Leonard’s Gardner’s 1969 novel FAT CITY would have been my first choice for the One Book Project, except it’s not really a crime novel. What it is is a beautifully etched portrait of the underside of American life, as told through the stories of two men in Stockton, Calif., in the late 1950s. Billy Tully is a punch-drunk fighter who fears his career and his life are over – at age 29. Ernie Munger is an 18-year-old service station attendant with a pregnant girlfriend and not much of a future. He’s a fighter too, an up and comer with some skill, who nonetheless soon discovers he’s in way over his head.

Billy and Ernie meet in the first chapter – during an impromptu sparring bout at a YMCA – and then go their separate ways for much of the novel. Gardner follows their painful arcs through alcoholism, domestic strife and just pure bad luck.
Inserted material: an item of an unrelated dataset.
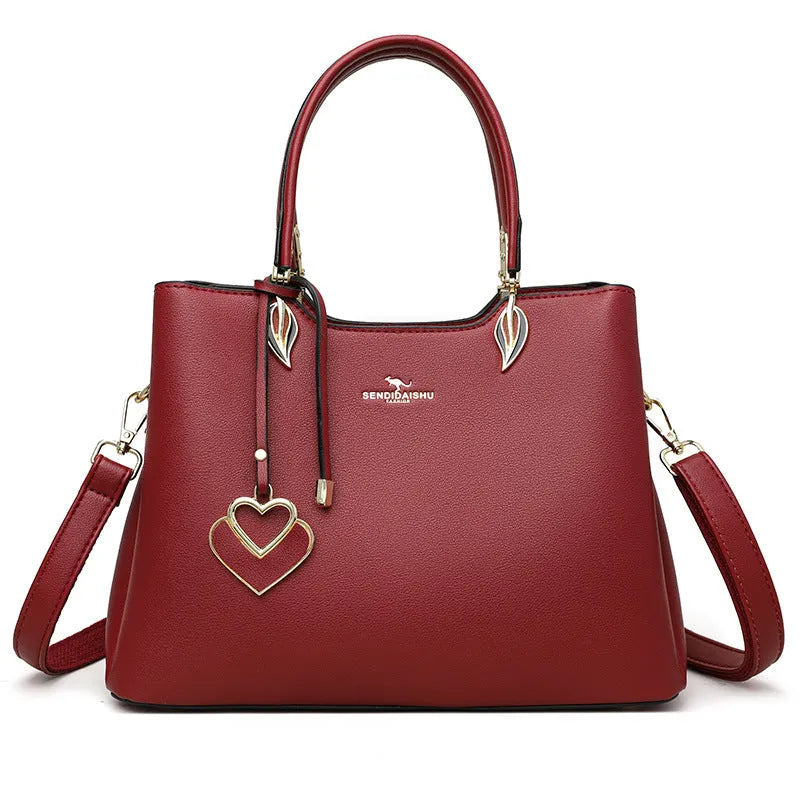 Women's black PU leather shoulder messenger bag with multi-layer compartments and visible stitching details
It’s not even that they’re trying to escape their grim existence – it’s almost as if they’re denying to themselves that any other way of life exists. The novel is populated by those who were once full of promise, people who keep making bad decisions and then punish themselves – sometimes brutally – for making them. But they just can’t seem to stop.

Gardner, a Stockton native, fills the novel with sparse but evocative descriptions of his hometown, and the bleak vista that awaits those who live there. At times, it’s like a Tom Waits song come to life, vivid and almost lyrical in its bluntness. And every sentence is just about perfect.

Here’s Gardner’s description of Tully’s transient hotel room, from the very first page of the novel:

“His shade was tattered, his light bulb dim, and his neighbors all seemed to have lung trouble.”

Seventeen words and you’re there, in that room, in that world. By the time this short novel comes to a close, nothing earthshaking has happened to its protagonists, no sudden glimpses of clarity or last-chance shots at redemption. Instead, they just keep on keeping on. When we last see Tully, he’s in yet another hotel, finally surrendering the little ambition he has left, until “hearing the sounds of the street, he drifted in the darkness with his loss.”

FAT CITY is maybe best known for the excellent 1972 film John Huston made from it, starring Stacy Keach as Tully and Jeff Bridges as Ernie, with a screenplay by Gardner. It’s been in and out of print over the years and is currently available as part of the University of California Press’ “California Fiction” series (which also includes the late A.I. Bezzerides’ THIEVES MARKET, which became the Jules Dassin film THIEVES HIGHWAY). FAT CITY may not be a crime novel, but it’s as noir as they come.